Ghost Recon: Advanced Warfighter 2 Xbox 360 Review - 26/07/2007

Tom Clancy lent his good name to the BAFTA award winning GRAW back in 2006. It’s safe to say that his reputation is not about to be damaged by Ubisoft’s latest effort.

GRAW2 (or Ghost Recon Advanced Warfighter 2 for those of you who despise abbreviations) is more of the same. The intensity of modern warfare combined with a methodical approach to combat is a formula that Ubisoft have been clever not to mess with. Although the chances of cross-coms and such technically advanced UAV drones being a part of the real life military in a few years time seem slim at best, the harsh realism of previous Ghost Recon titles has been retained.

The availability of weapons, health and ammunition is as sparse as ever. Expanded control over support options does make GRAW2 the easier of the Advanced Warfighter games, but this is by no means a quiet stroll through Mexico, even for veterans of the series. These are still power hungry terrorists with nukes after all, and subtle A.I. enhancements ensure the challenge they present is as tough as anything you’ll find in a tactical shooter of this type. Xbox Live multiplayer play has been improved, with a lot less lag and better voice support rounding out the updates. However, you could argue that this could have been implemented into the original GRAW through downloadable content or an auto update.

Aiming sensitivity and squad mechanics have received minor tweaks but are principally the same as before. The seamless cut scenes and minimal loading times have been optimized but are once again directed in a similar way and offer nothing new. There is plenty of evidence to suggest therefore that this game is more of an expansion pack than it is a sequel.

So there you have it solider, you’ve covered the basics of Ghost Recon Advanced Warfighter 2. And unless you’ve been too busy watching unsavory content on your cross-coms, you’ll realize that GRAW 2 isn’t all that different in terms of gameplay or content to the original next-gen installment. But what makes GRAW 2 deserving of your attention (and ultimately, your hard earned cash) is all the things it does better than the original. This is a much more accessible representation of life behind enemy lines. It is an answer to the cries of those who found the original Advanced Warfighter frustrating and gimmicky. It doesn’t do anything new. It does the stuff we already know about, but better. As crude a description as that may be, there isn’t an aspect of GRAW 1 that hasn’t been at the very least reexamined in some way. In some cases, genuine improvements have been made. GRAW 2 may not be innovative, and there are many of you who would find that reason enough to ignore it, but it is undeniably a great game.

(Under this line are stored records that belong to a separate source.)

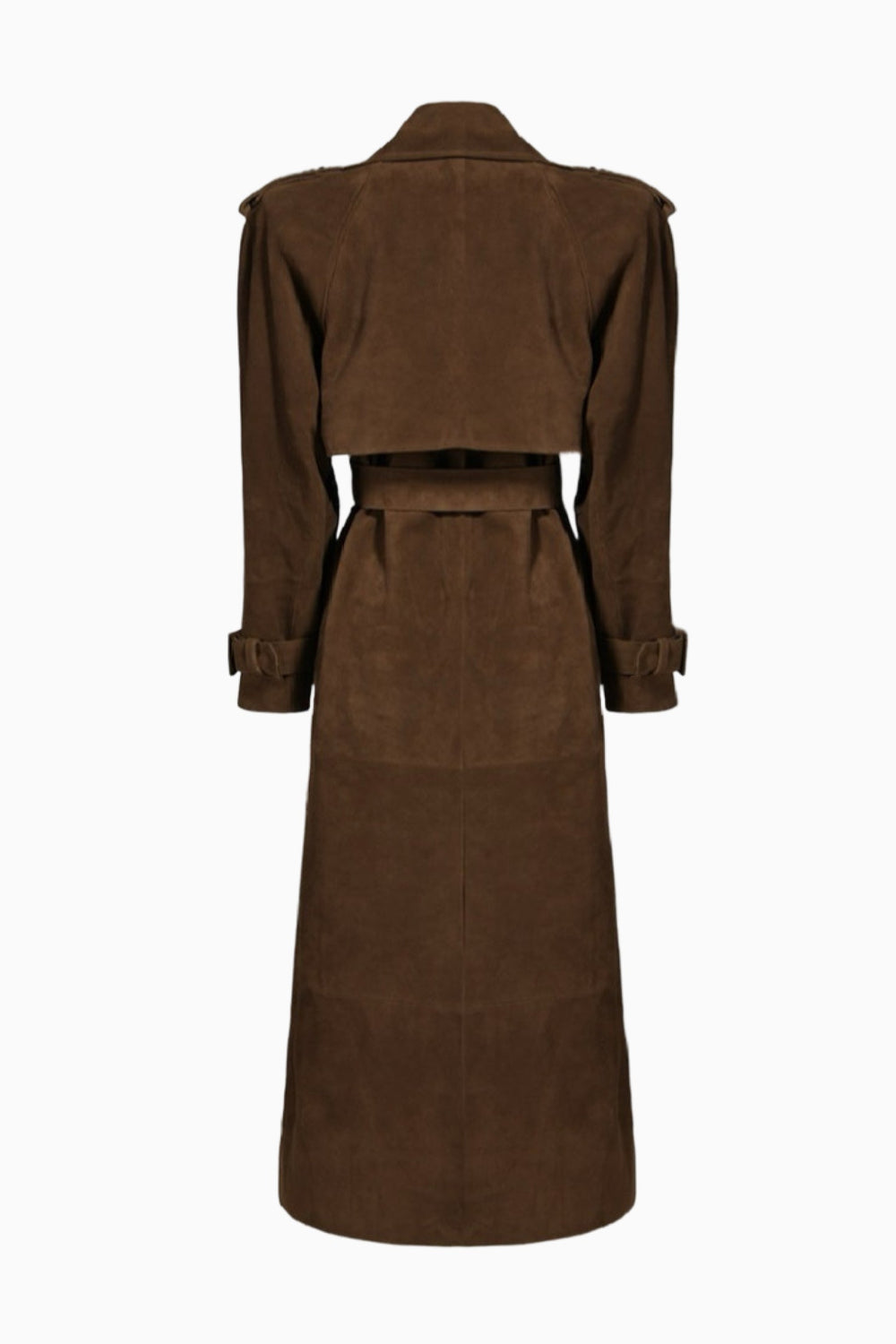 Susanna Chow Madison Suede Trench | Loveshackfancy discount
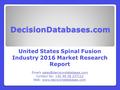 United States Spinal Fusion Industry 2016 Market Research Report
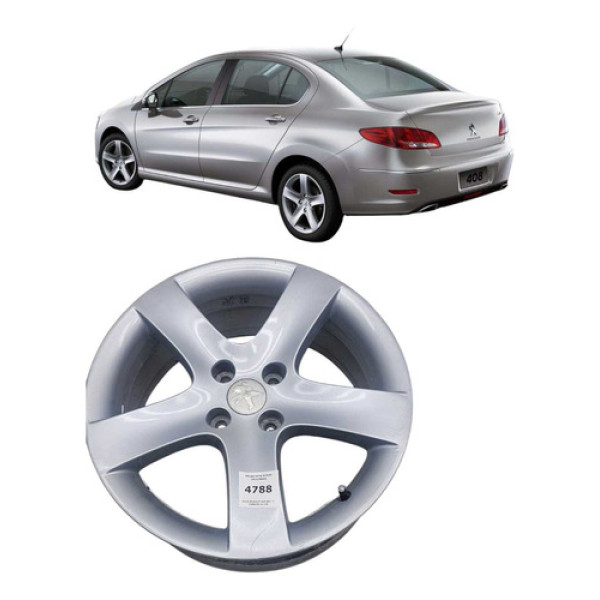 *roda Aro 17 Peugeot 408 Furação 4x108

Since its debut on next-gen formats, the Ghost Recon series has benefitted greatly from the technical prowess of modern hardware. The gameplay of the series has evolved to incorporate the visual horsepower of these new consoles. GRAW1 offered a solid third person experience with top end graphics to boot. Fast forward to Ubisoft’s return visit to the world of Scott Mitchell and you have a game that feels so much more like it belongs in the next generation. The second Advanced Warfighter is noticeably better looking. Ubisoft really have taken the series’ infamous realism beyond the fact that it takes very few bullets to kill you.

The sights you will witness throughout the single player campaign are a true achievement in visual quality. It’s all in the lighting you see, as never before have rays of sunlight and times of the day seemed quite so worthy of taking the time to look at and admire. You are therefore forced to consider the impact of lighting and weather on your visibility in combat. When you also take into account the responses of the A.I. to those same conditions you realize that this game, on the hardware that it’s available for, is as close to “being there” as you’ll ever be.

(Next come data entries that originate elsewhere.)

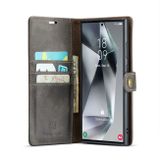 Multifunkčné peňaženkové puzdro DG.MING Detachable na Samsung Galaxy S24 Ultra 5G - Sivá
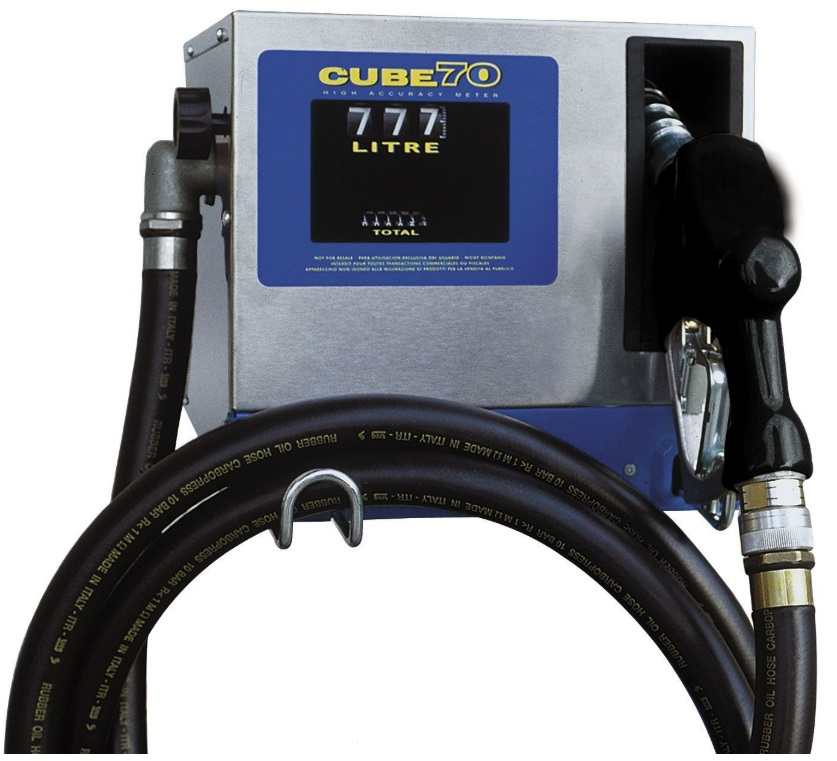 Elektropumpe CUBE 70 K 33 mit Zählwerk, 230 V, 70 l/min, selbstansaugend, Automatik-Zapfpistole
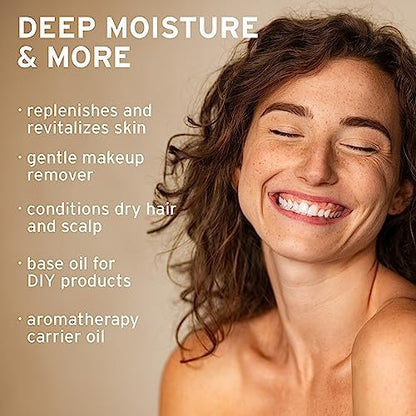 Life-Flo Fractionated Coconut Oil Spray - Lightweight Moisturizer for Skin, Hair & Nails, 8 oz Avelisse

When you’ve stopped looking at the dynamically changing smoke and realized that there’s a war to be waged, you’ll find that fighting this fight is no longer unnecessarily difficult. This has become a reality because, once again, Ubisoft have recognized what needed the most work from GRAW 1. The aptly named Cross Com 2.0 boasts a full screen overhead view of the area and the ability to see what each member of your squad is seeing. They may appear to be minor, even trivial tweaks, but the impact they have on the playability of the game is staggering. The fact is that Scott Mitchell’s oversized contact lens is now much more robust thanks to this simple enhancement of its capabilities. It has also allowed Ubisoft to be more creative with the support options that are available to you. These include the amusingly named (but poorly armored) Mule, and various other tanks and aircraft that come and go with each passing mission. Being able to control these with greater ease has eliminated a lot of the frustration from the previous game. Although an example of yet another minor improvement, it solves the problem of not having enough control over the units you command.

Advanced Warfighter 2 offers a more balanced tactical experience that rewards you for making truly intelligent decisions. GRAW 2 is therefore the most complete third person over the shoulder shooter you’re likely to ever play.